Building a brand through user experience and conversations rather than just visibility:

It is no secret that digital native brands are obsessed with consumer experience. Most of these organizations have a dedicated team to look at every single consumer touchpoint and identify ways in which consumer experiences across these touchpoints can be enhanced. Resources and effort are also allotted to track every single brand mention across tweets, consumer reviews, blogs and identify ways in which negative mentions can be turned to positive ones. Legacy brands also do this. The difference in the two however, is that most legacy brands use this as a means to address customer grievances, but digital native brand see this as an opportunity to build a brand. These two models work very differently. While building a brand through conversations it is critical to understand the sentiments expressed about the brand analyze ways in which consumer feedback can be used as an input to change or enhance the product experience. White hat Jr for example uses every class interaction to see what rating the child has given and assigns regular follow-ups to address every concern expressed. Some of these brands have tried to center the key brand proposition around something that is conversation worthy. Fenty Beauty for instance is popular for its inclusivity across skin tones and gender. The belief system here is that a brand is not just built by high decibel visibility but also through exceptional experience which goes hand in hand and a key yardstick to measure that would be through consumer conversations and reviews. Therefore, engaging in an always on exercise of monitoring conversations, reviewing and addressing grievances, drawing insights and using insights to better the product experience is the due process followed by digital native brands.

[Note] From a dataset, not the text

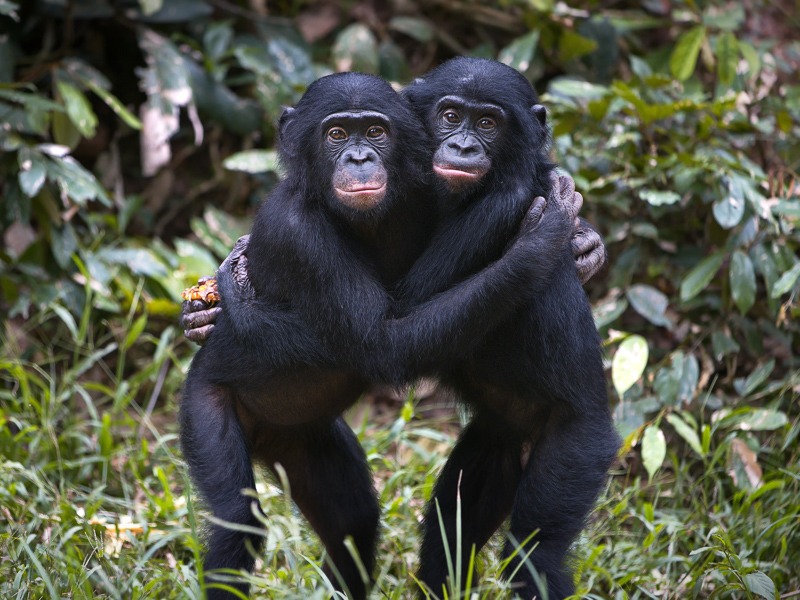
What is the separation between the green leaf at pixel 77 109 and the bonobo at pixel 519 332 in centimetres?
305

To conclude, as digital native brands scale they have the ability to challenge and destabilize legacy brands. These brands have centered themselves around a business model that’s driven through an online platform which means the organizational structure, culture, and marketing models are designed to drive success in an online world. Meanwhile legacy businesses have organizational structures, processes and a culture to succeed in a traditional retail environment. While legacy brands have all started to go online, we have seen some of the digital native brands extend their business from online to on-ground retail. The future holds an interesting battel between these two. Legacy brands will need to find ways to be more agile and build data structures centered around the consumer. Meanwhile, Digital native brands will have to find ways to build a strong brand equity that legacy brands enjoy today.  


Vishal Jacob is the chief digital officer at Wavemaker India.